======== INFORMATION SUPPLIED ========

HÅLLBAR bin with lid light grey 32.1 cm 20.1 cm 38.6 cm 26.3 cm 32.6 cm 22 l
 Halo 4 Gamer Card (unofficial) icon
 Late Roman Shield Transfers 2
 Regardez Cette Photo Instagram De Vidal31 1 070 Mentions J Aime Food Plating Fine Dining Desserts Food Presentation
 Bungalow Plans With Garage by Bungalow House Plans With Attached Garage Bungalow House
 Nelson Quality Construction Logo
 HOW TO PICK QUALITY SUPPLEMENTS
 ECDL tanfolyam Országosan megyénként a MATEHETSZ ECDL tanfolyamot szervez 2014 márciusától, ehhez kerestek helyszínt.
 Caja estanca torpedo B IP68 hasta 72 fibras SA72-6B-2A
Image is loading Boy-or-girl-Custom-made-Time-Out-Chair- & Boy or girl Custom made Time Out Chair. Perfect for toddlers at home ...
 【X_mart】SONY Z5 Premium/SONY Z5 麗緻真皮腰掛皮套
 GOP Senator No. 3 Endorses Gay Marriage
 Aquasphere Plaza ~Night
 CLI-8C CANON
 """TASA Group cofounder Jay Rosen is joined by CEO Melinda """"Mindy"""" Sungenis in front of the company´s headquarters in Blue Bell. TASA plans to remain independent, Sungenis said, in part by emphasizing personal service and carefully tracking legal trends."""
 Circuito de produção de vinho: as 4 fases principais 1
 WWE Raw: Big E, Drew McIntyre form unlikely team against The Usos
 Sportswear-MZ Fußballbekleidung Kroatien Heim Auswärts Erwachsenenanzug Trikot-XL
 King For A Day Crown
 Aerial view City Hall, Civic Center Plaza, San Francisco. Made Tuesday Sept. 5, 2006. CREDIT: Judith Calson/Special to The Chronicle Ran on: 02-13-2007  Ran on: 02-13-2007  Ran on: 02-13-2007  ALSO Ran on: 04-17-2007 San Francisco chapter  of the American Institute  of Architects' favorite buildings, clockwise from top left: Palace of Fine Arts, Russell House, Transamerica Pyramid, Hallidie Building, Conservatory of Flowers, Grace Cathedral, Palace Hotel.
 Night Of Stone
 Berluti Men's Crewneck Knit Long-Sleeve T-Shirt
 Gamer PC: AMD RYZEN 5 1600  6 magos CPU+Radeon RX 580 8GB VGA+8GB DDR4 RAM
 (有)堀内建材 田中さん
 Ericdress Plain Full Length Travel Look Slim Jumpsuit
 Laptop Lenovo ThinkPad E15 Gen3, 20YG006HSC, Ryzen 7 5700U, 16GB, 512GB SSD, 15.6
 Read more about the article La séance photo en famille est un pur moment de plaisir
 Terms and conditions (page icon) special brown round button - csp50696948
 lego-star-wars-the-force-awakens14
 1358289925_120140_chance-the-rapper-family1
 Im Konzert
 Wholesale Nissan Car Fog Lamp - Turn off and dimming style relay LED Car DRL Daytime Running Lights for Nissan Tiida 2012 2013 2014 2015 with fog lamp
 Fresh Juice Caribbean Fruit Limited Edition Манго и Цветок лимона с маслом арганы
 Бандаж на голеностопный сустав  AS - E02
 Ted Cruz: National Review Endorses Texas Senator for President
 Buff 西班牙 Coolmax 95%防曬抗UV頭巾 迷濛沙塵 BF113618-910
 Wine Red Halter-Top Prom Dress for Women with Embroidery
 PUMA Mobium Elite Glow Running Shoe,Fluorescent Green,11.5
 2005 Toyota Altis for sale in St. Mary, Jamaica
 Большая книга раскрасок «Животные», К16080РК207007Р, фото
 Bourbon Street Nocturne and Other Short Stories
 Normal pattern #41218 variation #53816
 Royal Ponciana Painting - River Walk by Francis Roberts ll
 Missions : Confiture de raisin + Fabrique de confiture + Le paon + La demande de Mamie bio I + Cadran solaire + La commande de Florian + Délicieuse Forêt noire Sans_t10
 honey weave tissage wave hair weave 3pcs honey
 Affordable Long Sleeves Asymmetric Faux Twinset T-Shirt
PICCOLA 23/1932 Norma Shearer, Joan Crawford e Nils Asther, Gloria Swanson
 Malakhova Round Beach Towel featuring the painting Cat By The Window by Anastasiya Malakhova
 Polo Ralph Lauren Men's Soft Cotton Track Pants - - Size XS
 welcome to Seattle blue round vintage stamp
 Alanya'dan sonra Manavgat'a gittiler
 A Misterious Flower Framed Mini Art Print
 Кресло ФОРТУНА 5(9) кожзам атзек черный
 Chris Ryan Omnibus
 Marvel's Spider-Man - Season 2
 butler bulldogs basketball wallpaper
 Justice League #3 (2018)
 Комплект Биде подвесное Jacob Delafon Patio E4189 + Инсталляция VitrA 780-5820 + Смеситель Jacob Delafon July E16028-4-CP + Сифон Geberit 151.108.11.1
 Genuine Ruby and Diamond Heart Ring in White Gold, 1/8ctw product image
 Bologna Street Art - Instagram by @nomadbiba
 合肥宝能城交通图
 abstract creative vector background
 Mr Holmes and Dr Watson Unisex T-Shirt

========

### [TASK DETAILS]
Write down again, exactly as given, only the lines above that fall from the line with "Circuito de produção" to the line with "King For A Day Crown", inclusive.

### [PROBLEM SOLUTION]
 Circuito de produção de vinho: as 4 fases principais 1
 WWE Raw: Big E, Drew McIntyre form unlikely team against The Usos
 Sportswear-MZ Fußballbekleidung Kroatien Heim Auswärts Erwachsenenanzug Trikot-XL
 King For A Day Crown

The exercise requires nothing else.